■ **REQUIRED TASK**
Format the lines of the data below, starting at the line containing "this 1232×968 image." and ending at the line containing "rusty bolt [635, 318, 665, 347]", as a JSON list of strings, one string per line, leaving out blank lines.

■ **TASK DATA**
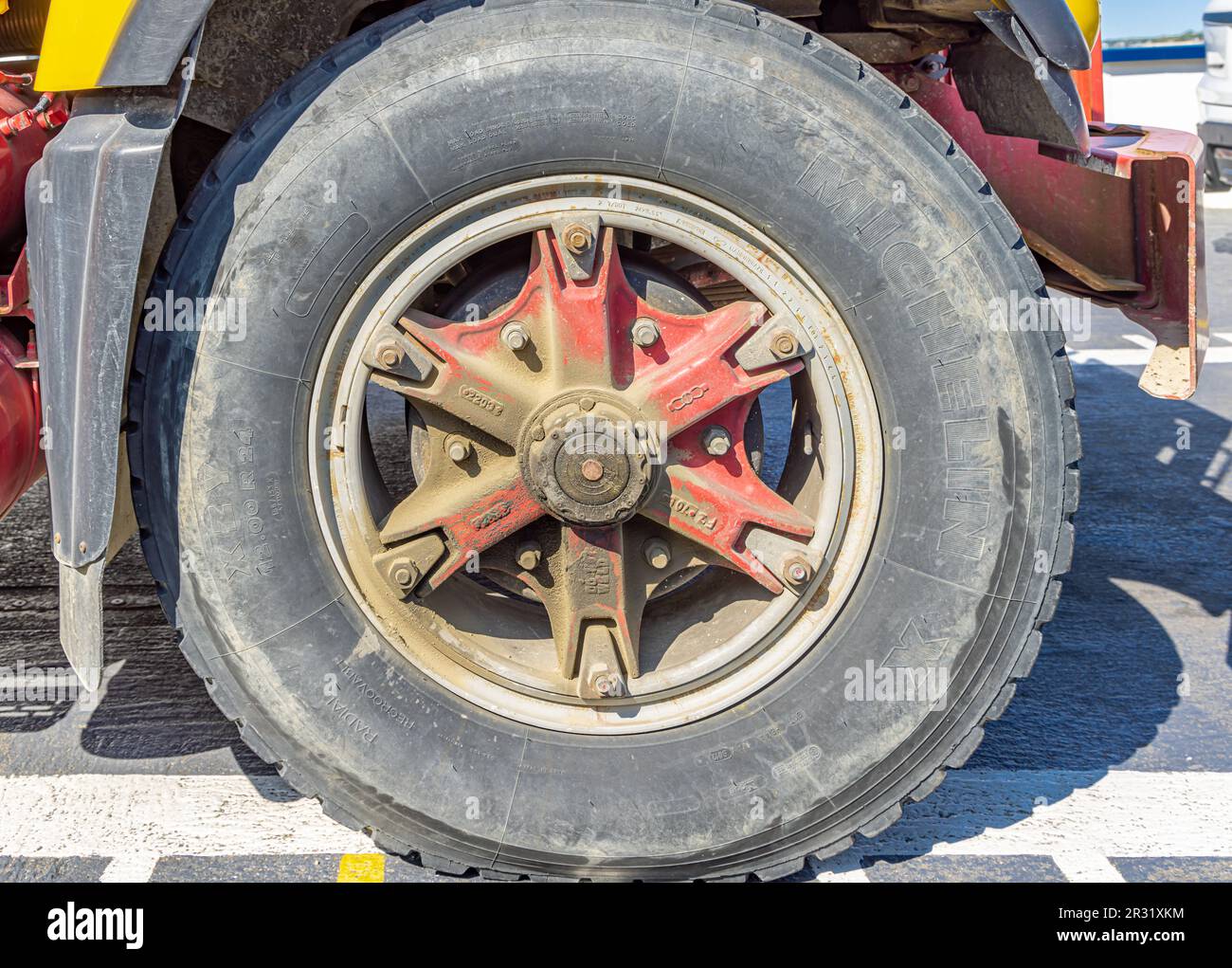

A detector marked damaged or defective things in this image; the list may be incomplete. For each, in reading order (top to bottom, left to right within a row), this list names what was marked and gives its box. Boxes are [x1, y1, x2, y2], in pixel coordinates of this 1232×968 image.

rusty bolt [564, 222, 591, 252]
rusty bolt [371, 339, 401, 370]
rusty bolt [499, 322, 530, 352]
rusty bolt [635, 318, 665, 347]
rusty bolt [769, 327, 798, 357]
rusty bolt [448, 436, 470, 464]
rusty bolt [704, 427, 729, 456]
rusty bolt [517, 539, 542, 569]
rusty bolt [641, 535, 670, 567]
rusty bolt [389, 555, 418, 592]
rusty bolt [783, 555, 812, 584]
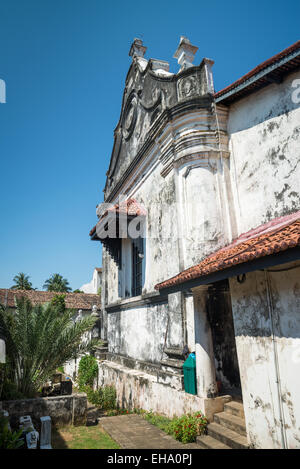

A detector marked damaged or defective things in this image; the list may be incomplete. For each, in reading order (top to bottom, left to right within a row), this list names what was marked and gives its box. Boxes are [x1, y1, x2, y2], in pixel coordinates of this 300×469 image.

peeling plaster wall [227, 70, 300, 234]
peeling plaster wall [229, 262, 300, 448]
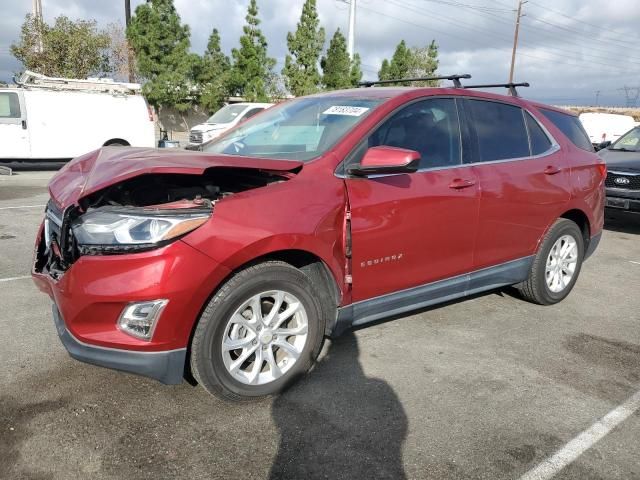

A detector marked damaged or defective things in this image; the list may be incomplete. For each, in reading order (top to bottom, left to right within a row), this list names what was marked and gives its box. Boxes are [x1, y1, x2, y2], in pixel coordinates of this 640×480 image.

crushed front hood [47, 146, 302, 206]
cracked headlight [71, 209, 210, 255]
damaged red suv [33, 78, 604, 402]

---

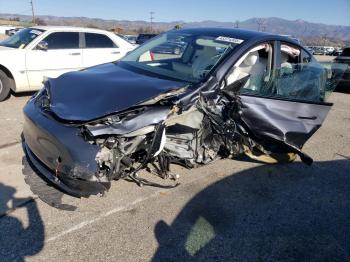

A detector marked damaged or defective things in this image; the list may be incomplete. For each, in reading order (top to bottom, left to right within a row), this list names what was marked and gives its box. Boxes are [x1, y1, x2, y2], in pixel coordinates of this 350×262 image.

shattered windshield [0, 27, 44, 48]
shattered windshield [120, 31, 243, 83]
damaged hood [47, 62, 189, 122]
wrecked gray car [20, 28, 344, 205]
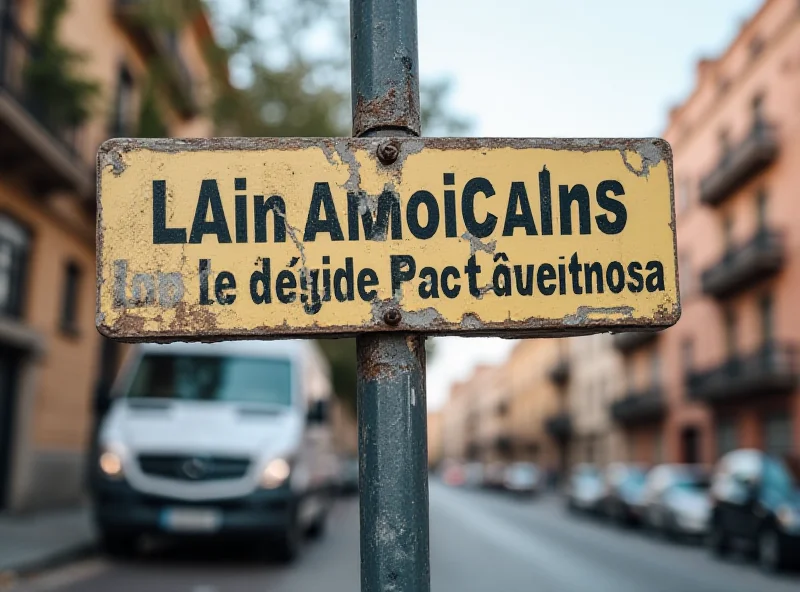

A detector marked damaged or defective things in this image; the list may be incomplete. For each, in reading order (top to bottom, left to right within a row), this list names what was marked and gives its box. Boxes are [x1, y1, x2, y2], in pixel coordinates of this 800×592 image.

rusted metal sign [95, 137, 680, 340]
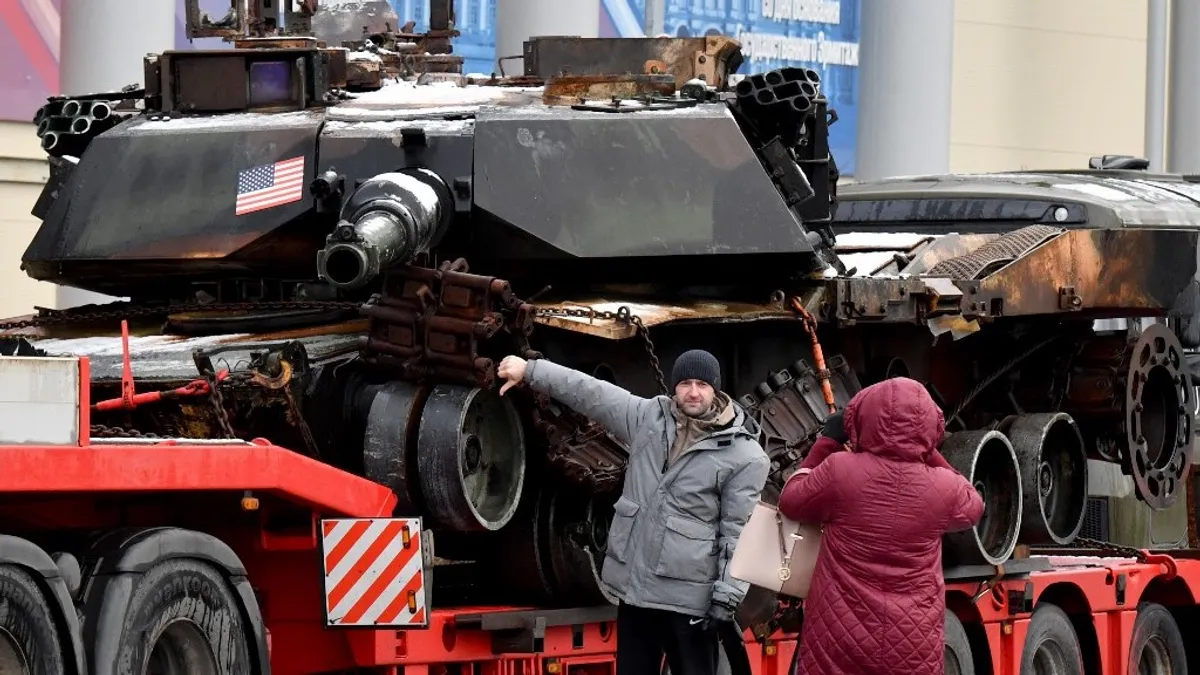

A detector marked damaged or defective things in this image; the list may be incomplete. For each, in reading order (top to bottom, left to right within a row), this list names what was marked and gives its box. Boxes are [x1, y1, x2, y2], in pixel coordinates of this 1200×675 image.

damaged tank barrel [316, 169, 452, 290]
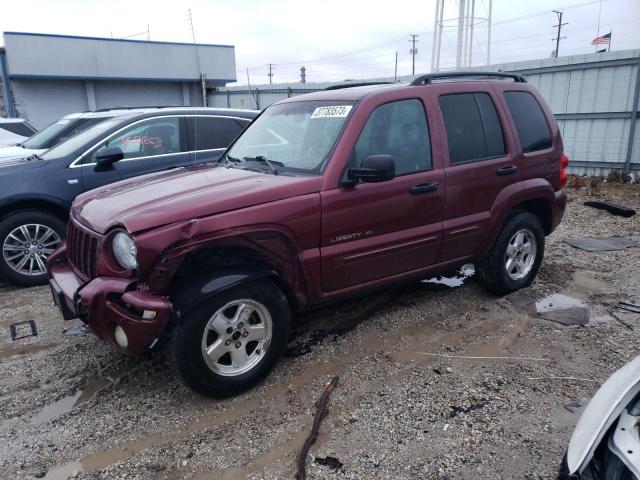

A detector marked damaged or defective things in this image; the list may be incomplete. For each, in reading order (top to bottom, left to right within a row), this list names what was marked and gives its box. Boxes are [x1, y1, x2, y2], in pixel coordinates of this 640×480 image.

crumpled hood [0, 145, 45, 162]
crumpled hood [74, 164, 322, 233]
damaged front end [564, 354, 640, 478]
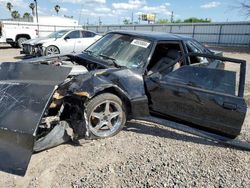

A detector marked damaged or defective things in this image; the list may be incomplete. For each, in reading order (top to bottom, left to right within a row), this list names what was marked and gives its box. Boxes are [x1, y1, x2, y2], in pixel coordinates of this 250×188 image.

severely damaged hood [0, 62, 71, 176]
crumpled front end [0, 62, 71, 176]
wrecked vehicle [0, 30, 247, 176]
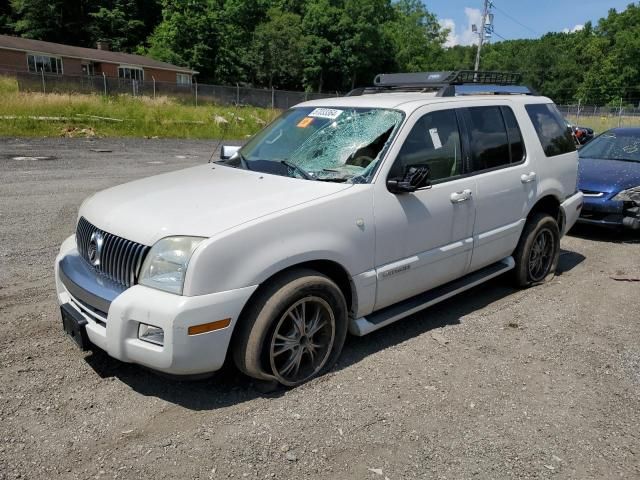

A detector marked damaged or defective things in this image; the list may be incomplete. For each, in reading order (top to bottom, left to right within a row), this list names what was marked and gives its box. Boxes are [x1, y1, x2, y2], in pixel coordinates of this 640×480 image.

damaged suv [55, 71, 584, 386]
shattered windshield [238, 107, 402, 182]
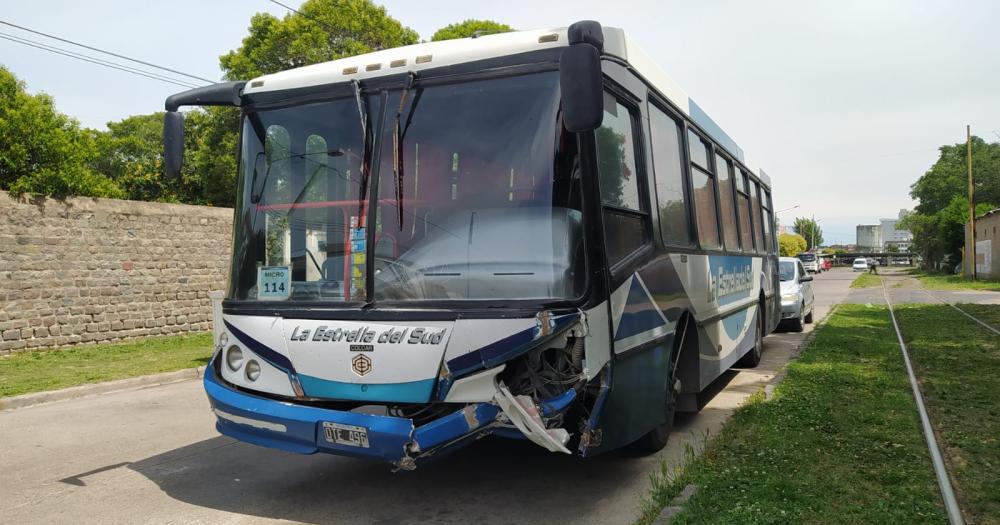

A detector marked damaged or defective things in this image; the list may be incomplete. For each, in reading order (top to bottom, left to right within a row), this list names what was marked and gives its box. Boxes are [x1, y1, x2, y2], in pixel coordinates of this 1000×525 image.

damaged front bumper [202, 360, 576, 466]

■ **WRITTEN REPLY**
[
  "A detector marked damaged or defective things in this image; the list may be incomplete. For each, in reading order (top to bottom, left to right within a row), this list names what was marked and gives its box. Boxes are [x1, y1, x2, y2], in pixel coordinates of this 1232×968 image.",
  "rusty bolt [564, 222, 591, 252]",
  "rusty bolt [371, 339, 401, 370]",
  "rusty bolt [499, 322, 530, 352]",
  "rusty bolt [635, 318, 665, 347]"
]